Sesi kemudian dilanjutkan dengan diskusi tanya jawab yang dipandu oleh moderator. Dalam sesi ini, terdapat empat topik bahasan utama, yakni tentang pengukuran penurunan emisi karbon yang dihasilkan dari penerapan telemedicine, penyedia layanan bantuan kesehatan mental di Malaysia, inovasi yang telah dilakukan negara dalam rangka meningkatkan ketahanan layanan kesehatan (health service resilience), serta penerapan pendekatan riset transdisipliner dan transformasi hasil pengetahuan dari riset tersebut menjadi aksi nyata.
Reporter:
Monita Destiwi & Mentari Widiastuti (Divisi Public Health, PKMK)

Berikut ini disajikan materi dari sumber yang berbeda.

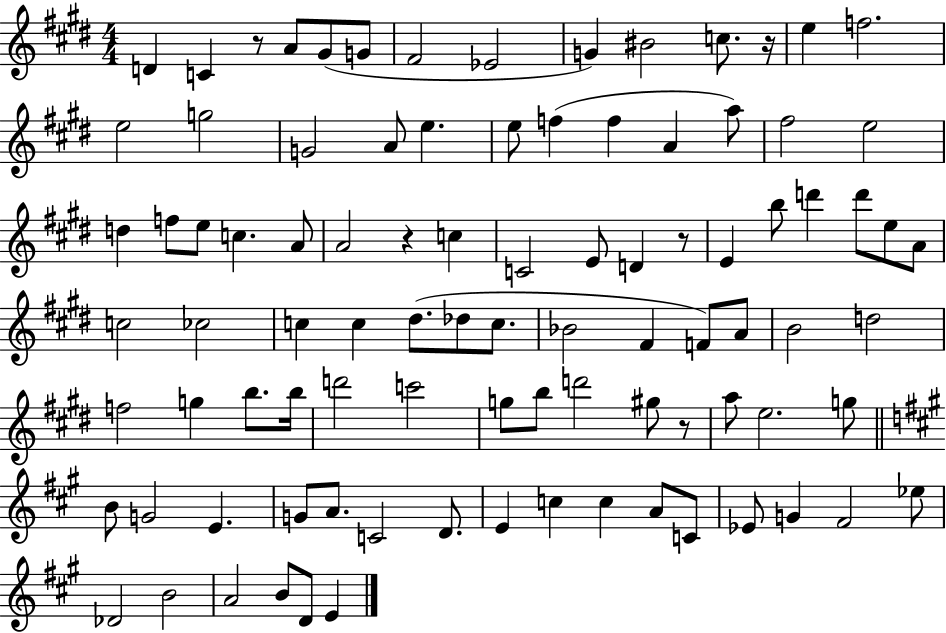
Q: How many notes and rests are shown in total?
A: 93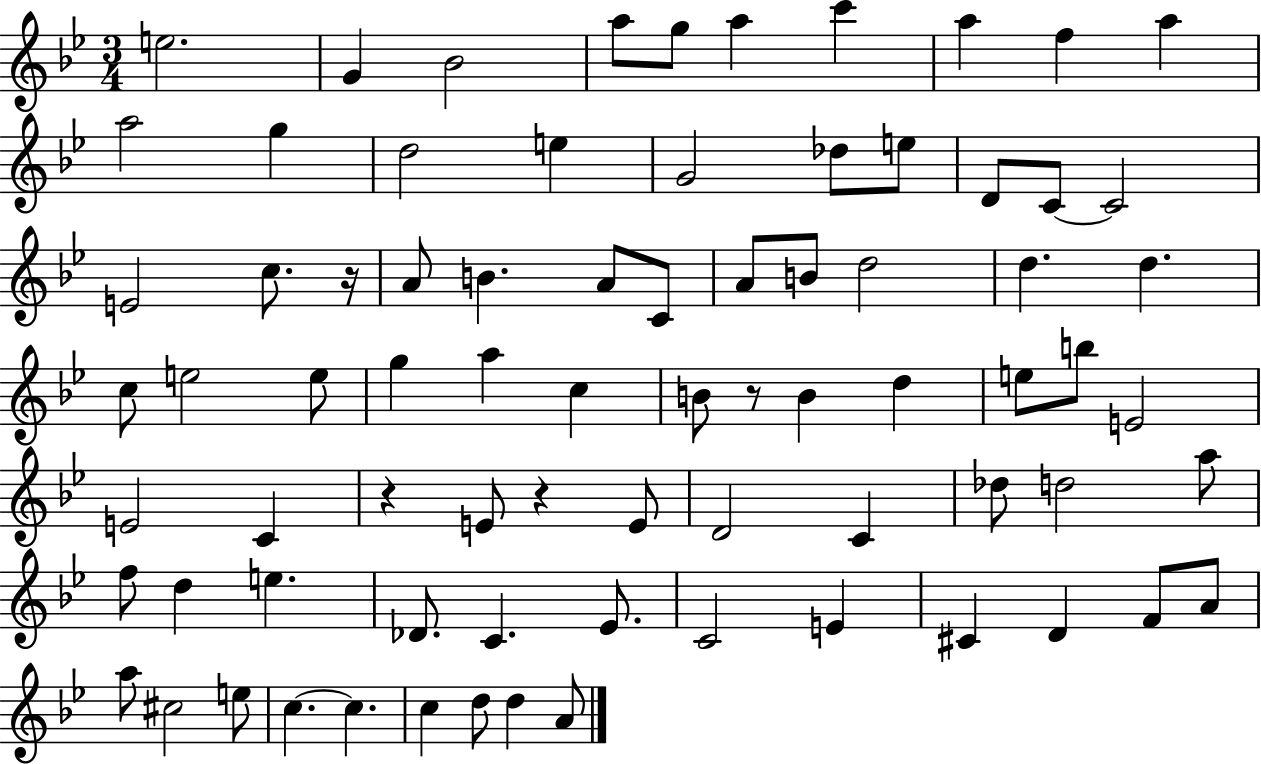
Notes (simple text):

E5/h. G4/q Bb4/h A5/e G5/e A5/q C6/q A5/q F5/q A5/q A5/h G5/q D5/h E5/q G4/h Db5/e E5/e D4/e C4/e C4/h E4/h C5/e. R/s A4/e B4/q. A4/e C4/e A4/e B4/e D5/h D5/q. D5/q. C5/e E5/h E5/e G5/q A5/q C5/q B4/e R/e B4/q D5/q E5/e B5/e E4/h E4/h C4/q R/q E4/e R/q E4/e D4/h C4/q Db5/e D5/h A5/e F5/e D5/q E5/q. Db4/e. C4/q. Eb4/e. C4/h E4/q C#4/q D4/q F4/e A4/e A5/e C#5/h E5/e C5/q. C5/q. C5/q D5/e D5/q A4/e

Strengthening Community and Preventive Health Approaches
Sesi plenary 2 dimoderatori oleh dr. Likke Prawidya Putri, MPH., PhD dari Departemen Manajemen dan Kebijakan Kesehatan di Universitas Gadjah Mada.

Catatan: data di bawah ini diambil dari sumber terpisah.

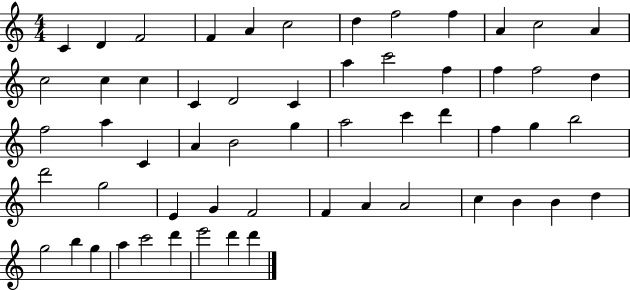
{
  \clef treble
  \numericTimeSignature
  \time 4/4
  \key c \major
  c'4 d'4 f'2 | f'4 a'4 c''2 | d''4 f''2 f''4 | a'4 c''2 a'4 | \break c''2 c''4 c''4 | c'4 d'2 c'4 | a''4 c'''2 f''4 | f''4 f''2 d''4 | \break f''2 a''4 c'4 | a'4 b'2 g''4 | a''2 c'''4 d'''4 | f''4 g''4 b''2 | \break d'''2 g''2 | e'4 g'4 f'2 | f'4 a'4 a'2 | c''4 b'4 b'4 d''4 | \break g''2 b''4 g''4 | a''4 c'''2 d'''4 | e'''2 d'''4 d'''4 | \bar "|."
}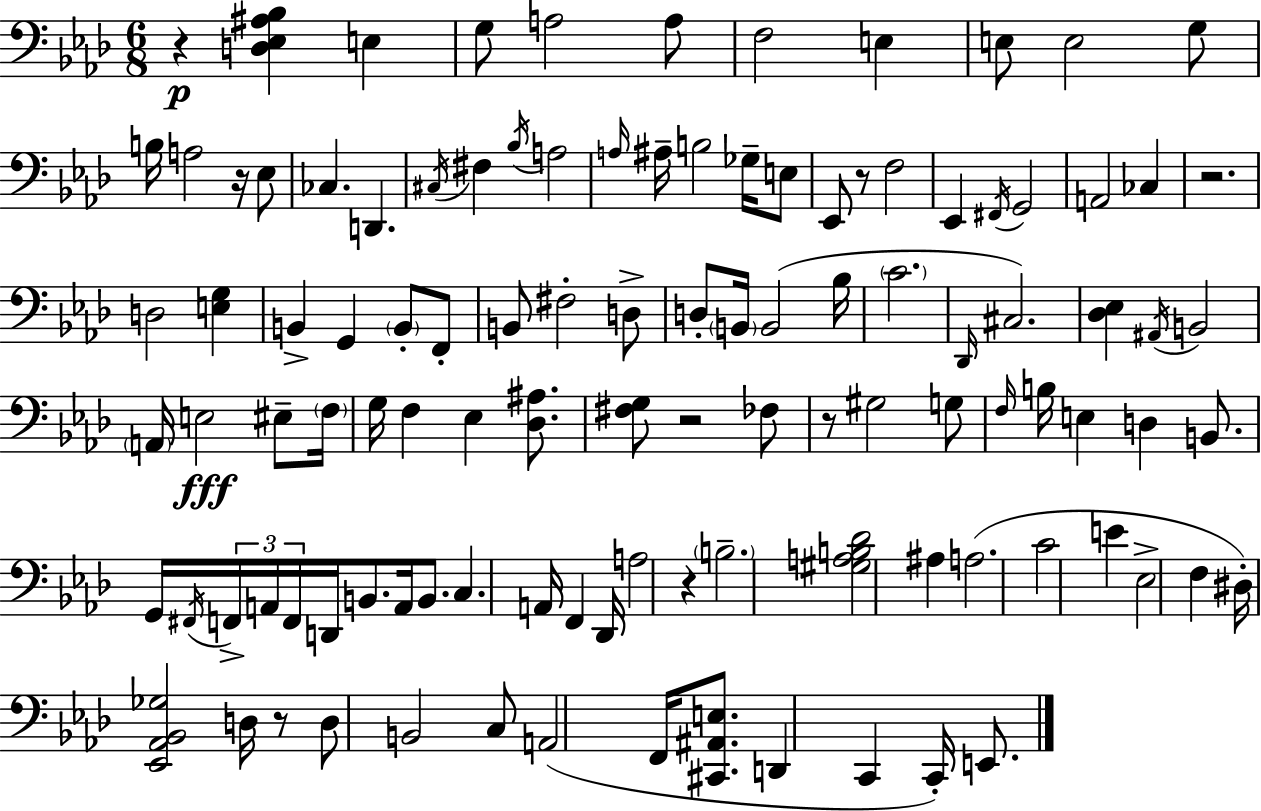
{
  \clef bass
  \numericTimeSignature
  \time 6/8
  \key f \minor
  r4\p <d ees ais bes>4 e4 | g8 a2 a8 | f2 e4 | e8 e2 g8 | \break b16 a2 r16 ees8 | ces4. d,4. | \acciaccatura { cis16 } fis4 \acciaccatura { bes16 } a2 | \grace { a16 } ais16-- b2 | \break ges16-- e8 ees,8 r8 f2 | ees,4 \acciaccatura { fis,16 } g,2 | a,2 | ces4 r2. | \break d2 | <e g>4 b,4-> g,4 | \parenthesize b,8-. f,8-. b,8 fis2-. | d8-> d8-. \parenthesize b,16 b,2( | \break bes16 \parenthesize c'2. | \grace { des,16 } cis2.) | <des ees>4 \acciaccatura { ais,16 } b,2 | \parenthesize a,16 e2\fff | \break eis8-- \parenthesize f16 g16 f4 ees4 | <des ais>8. <fis g>8 r2 | fes8 r8 gis2 | g8 \grace { f16 } b16 e4 | \break d4 b,8. g,16 \acciaccatura { fis,16 } \tuplet 3/2 { f,16-> a,16 f,16 } | d,16 b,8. a,16 b,8. c4. | a,16 f,4 des,16 a2 | r4 \parenthesize b2.-- | \break <gis a b des'>2 | ais4 a2.( | c'2 | e'4 ees2-> | \break f4 dis16-.) <ees, aes, bes, ges>2 | d16 r8 d8 b,2 | c8 a,2( | f,16 <cis, ais, e>8. d,4 | \break c,4 c,16-.) e,8. \bar "|."
}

Pembicara pertama adalah Dr. Maarten Kok yang membahas tentang “Can AI Help Us Decide? Are More Expensive Medicines Worth It”. Dalam presentasi ini, Dr Maarten menceritakan beberapa studinya di Indonesia. Salah satunya menjelaskan tentang sejarah dari pelaksanaan universal health coverage di Indonesia yang menghasilkan jaminan kesehatan nasional sebagai aset politik presiden. Kemudian, studi keduanya menunjukkan capaian dari UHC yang diharapkan untuk dapat memeratakan akses pelayanan kesehatan, khususnya obat. Namun, terdapat tantangan untuk memperluas pelayanan kesehatan yang berkualitas dan memastikan sistem yang terjangkau. Hasil penelitian lainnya juga menunjukkan bahwa biaya dari obat tidak memiliki pengaruh terhadap kualitas dari pelayanan. Studi Dr Maarteen juga menunjukkan bahwa di Indonesia masih memberikan obat dengan harga yang murah khususnya di publik sektor tetapi memiliki kualitas bagus. Kemudian, keberadaan AI menurutnya dapat menghasilkan publikasi yang tidak relevan dengan tujuan penelitian. Dari 10 AI yang diinvestigasi menunjukkan pula bahwa terdapat banyak studi yang terlewatkan dalam proses tinjauan sistematik.